▸ TASK BRIEF
Copy out the data from the line containing "Прицеп легковой двухосный KMPZ (3,2х1,5м)" to its last line, exactly. No pictures.
+++ DATA
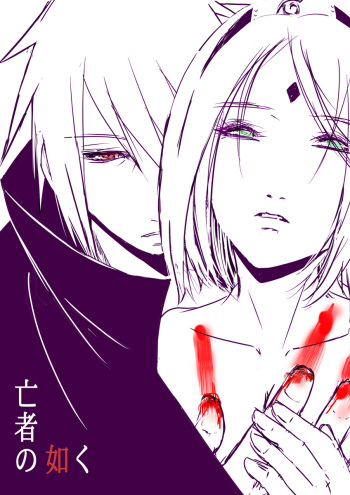 亡者の如く cover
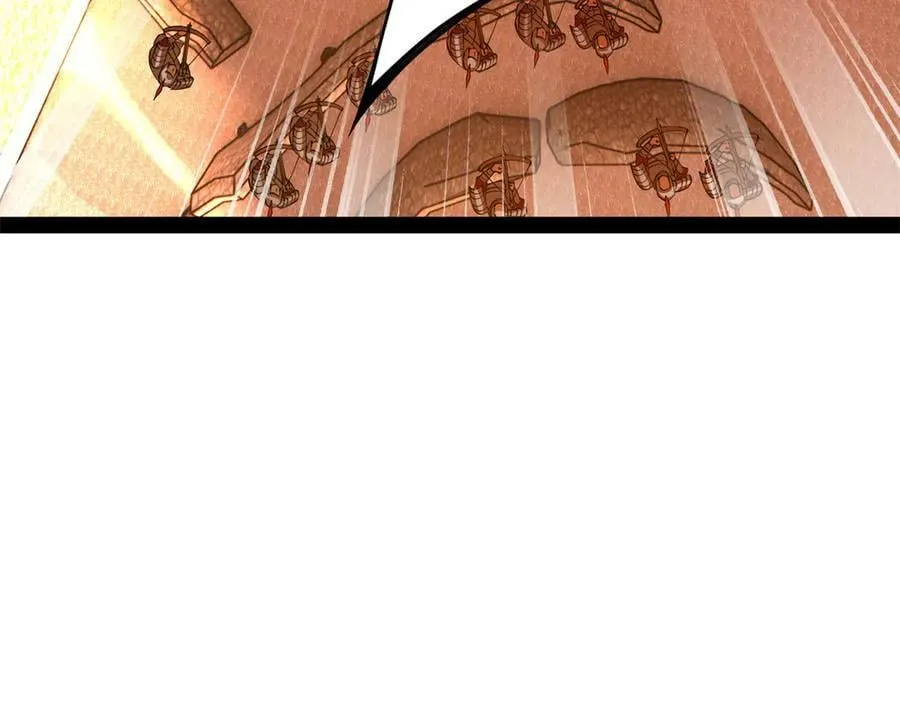 267 瓮中捉鳖 第31页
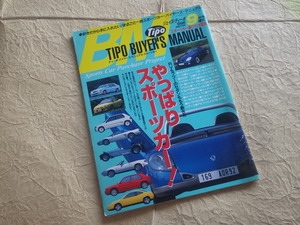 『ティーポ・バイヤーズ・マニュアル・スポーツカー Tipo 1996年9月号増刊』 旧車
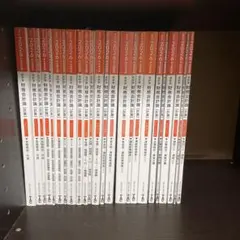 2025年最新】会計士 テキスト tacの人気アイテム - メルカリ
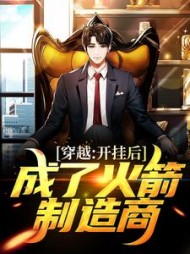 穿越开挂后成了火箭制造商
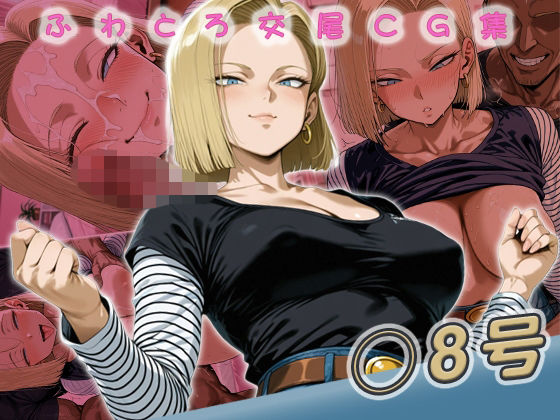 【イラスト・CG集】◯8号快楽堕ち200枚❤｜評価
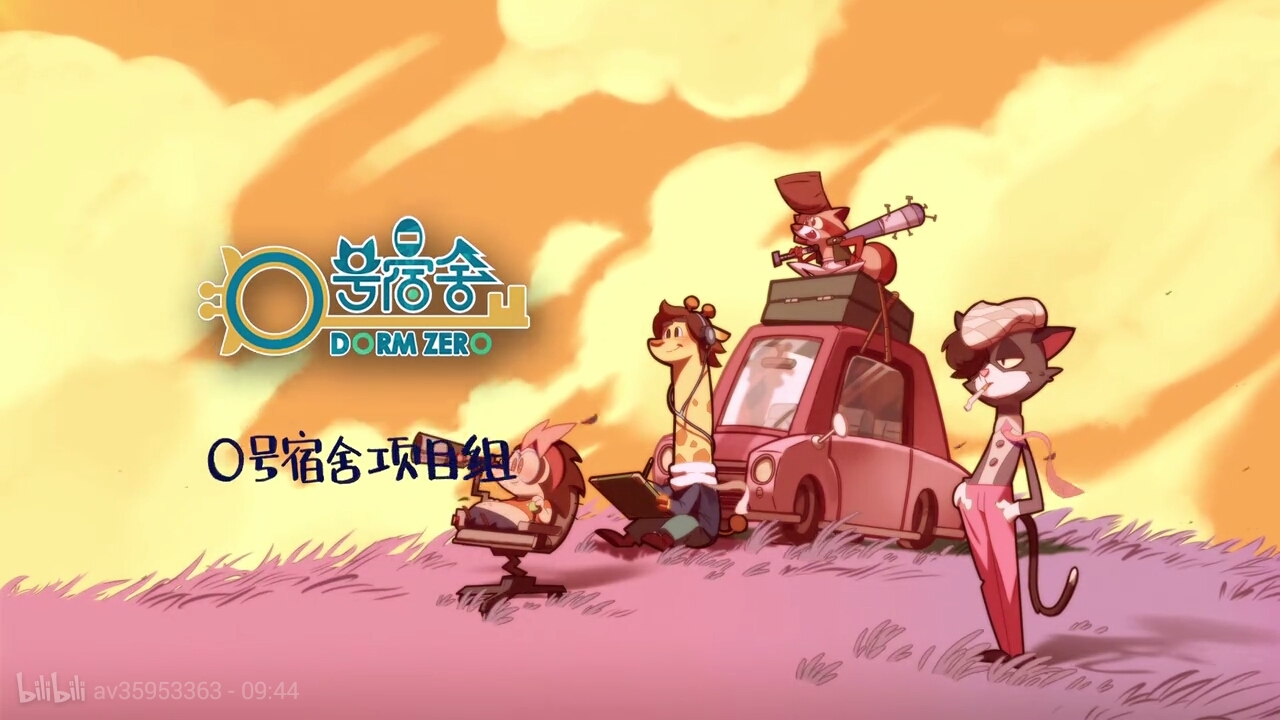 0号宿舍。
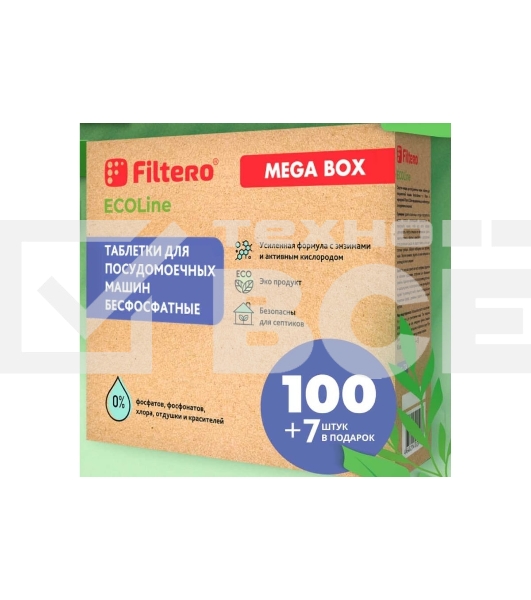 Таблетки для посудомоечных машин Filtero ECOline бесфосфатные 100+7 шт., Арт.724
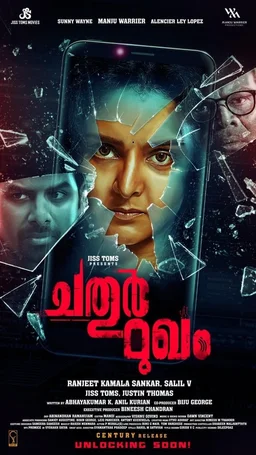 Poster for Chathur Mukham (2021)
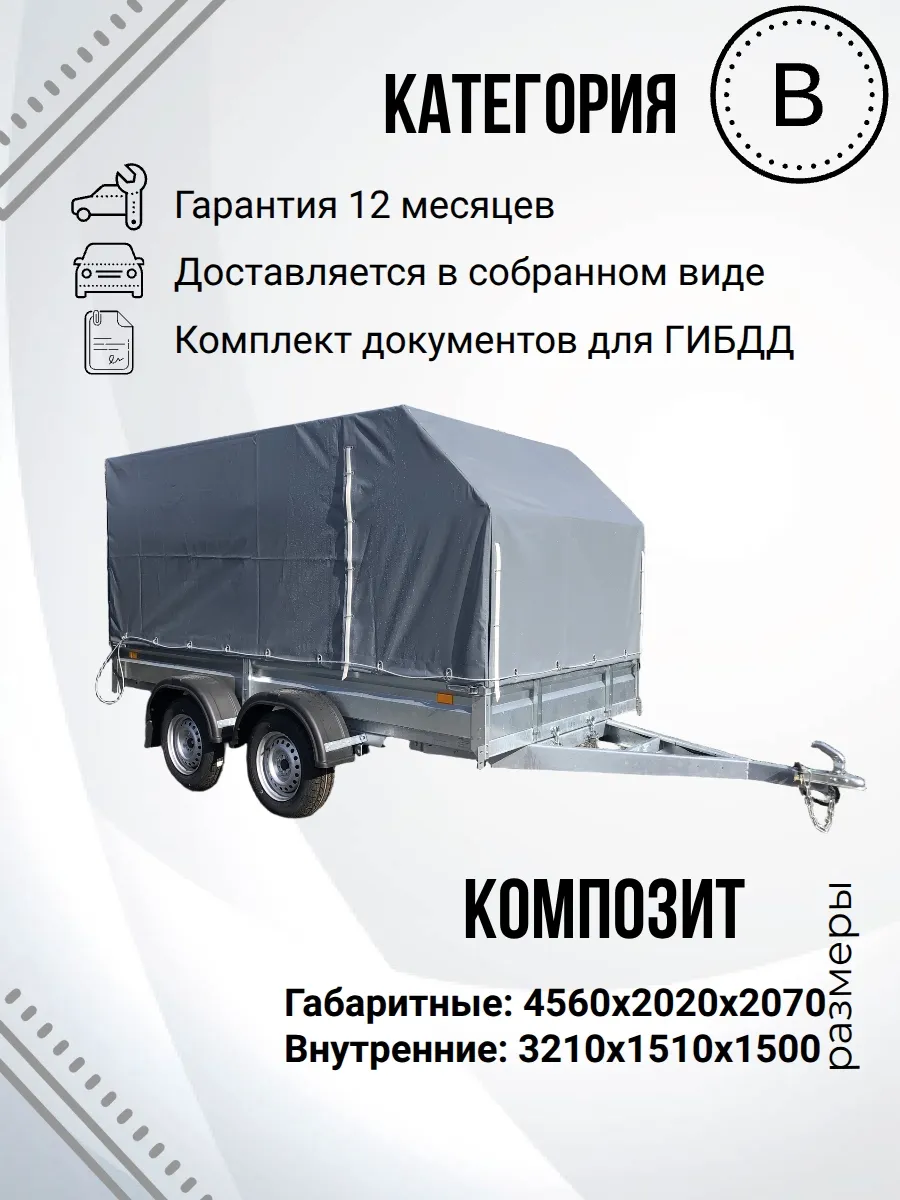 Прицеп легковой двухосный KMPZ (3,2х1,5м)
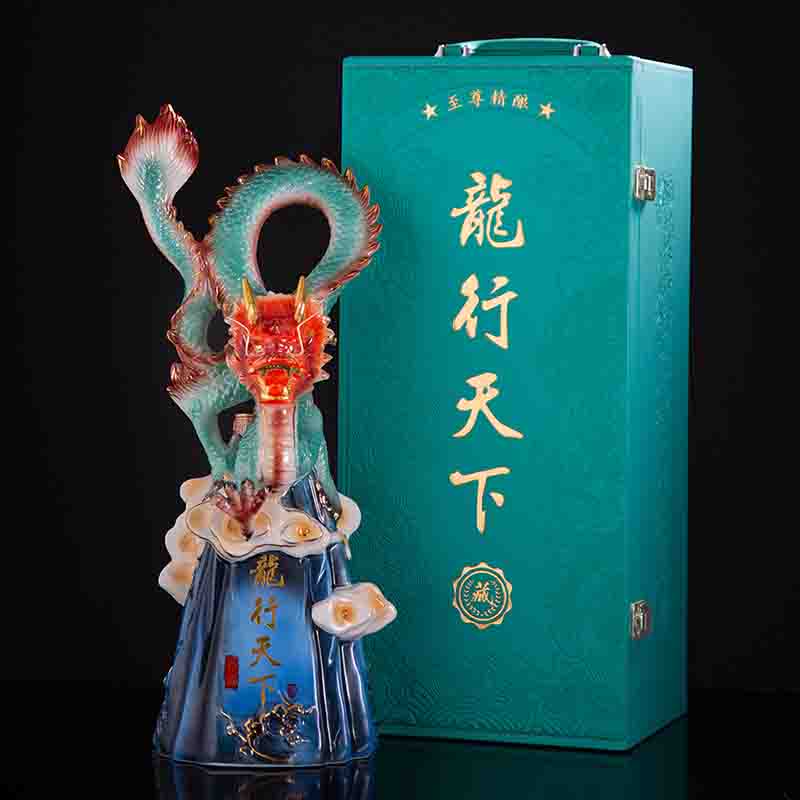 陶瓷空酒瓶龙行天下5斤礼盒装豪华个性酒坛子景德镇家用收藏礼品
++++++
▸ ANSWER TO THE EXERCISE
 Прицеп легковой двухосный KMPZ (3,2х1,5м)
 陶瓷空酒瓶龙行天下5斤礼盒装豪华个性酒坛子景德镇家用收藏礼品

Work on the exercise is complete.